L’ennui, c’est que rien dans l’épais rapport (129 pages) que la commission d’experts a remis ce mardi 30 avril au président de la République ne vient corroborer l’hypothèse de l’exécutif. Flairant sans doute une possible instrumentalisation politique, les auteurs le précisent noir sur blanc : «En aucun cas, il n’est démontré une imputabilité unique des contenus violents sur les comportements violents, écrivent-ils. En particulier, il n’y a clairement pas de lien avéré entre les jeux vidéo et la violence dans la vie réelle et a fortiori avec les actes graves et la criminalité. Beaucoup d’autres variables sont nettement plus déterminantes.» En clair, même si beaucoup peut leur être reproché, les écrans ont le dos un peu trop large.

Selon les experts, des méta-analyses relèvent bien un petit effet des contenus violents en ligne ou des jeux vidéo, «une augmentation des pensées et comportements agressifs qui peuvent être majorés». Néanmoins l’effet est «limité» et de «court terme». Pour cause, il disparaît «quelques dizaines de minutes tout au plus après l’arrêt du jeu vidéo». Pas de quoi a priori sonner le tocsin.

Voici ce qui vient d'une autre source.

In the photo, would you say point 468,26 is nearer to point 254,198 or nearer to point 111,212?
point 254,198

Explosion des menaces en ligne

Mais les experts s’empressent de nuancer. Si une exposition ponctuelle à des contenus violents en ligne ne suffit pas à expliquer une dérive des comportements en vie réelle, rien ne dit qu’une exposition répétée n’a pas de conséquences plus délétères. «La place prise par les écrans, l’insuffisance des dispositifs d’encadrement et d’accompagnement des usages ainsi que le manque de régulation»exposent les mineurs à des «contenus choquants parfois traumatiques pouvant mettre en cause leur équilibre, leur santé et leur sécurité». Ce peut être le cas des contenus à caractère pornographique : l’âge moyen auquel un enfant y est confronté, y compris accidentellement, serait désormais de 10 ou 11 ans (contre 14 ans en 2017). Mais aussi des scènes de violence pure : selon une enquête de février 2023, 47 % des 11-18 ans ont été exposés à des scènes de maltraitance sur les animaux, 42 % à des scènes de bagarres ou de violence et 26 % à des contenus très violents de type scènes de guerre, de torture ou d’exécution, sur des réseaux sociaux ou par le biais de systèmes de messageries ayant évolué vers des modèles de média sociaux.

Et c’est sans compter l’explosion des menaces en ligne, entre cyberharcèlement, sex-extorsion entre mineurs (12 000 faits recensés en 2023 en France), ou explosion des phénomènes de «grooming» (techniques consistant, pour un adulte malintentionné, à chercher à entrer en contact sous une fausse identité avec un mineur afin de lui faire des propositions sexuelles). «C’est finalement surtout ces confrontations répétées et multiples à la violence à travers les différents médias qui pourrait faire craindre une désensibilisation face à la violence», soulignent les experts, dont la première recommandation à l’Elysée est de «résoudre les risques à la source» en renforçant les obligations des acteurs économiques «qui, pour partie, produisent des services prédateurs, à la conception délétère pour les enfants». Reste à savoir ce que l’Elysée retiendra du rapport. Dans un message publié sur X mercredi, Emmanuel Macron a annoncé «donn[er] un mois au gouvernement pour examiner ses recommandations et les traduire en actions». Mardi, l’entourage du chef de l’Etat indiquait que des annonces devaient être faites «d’ici l’été».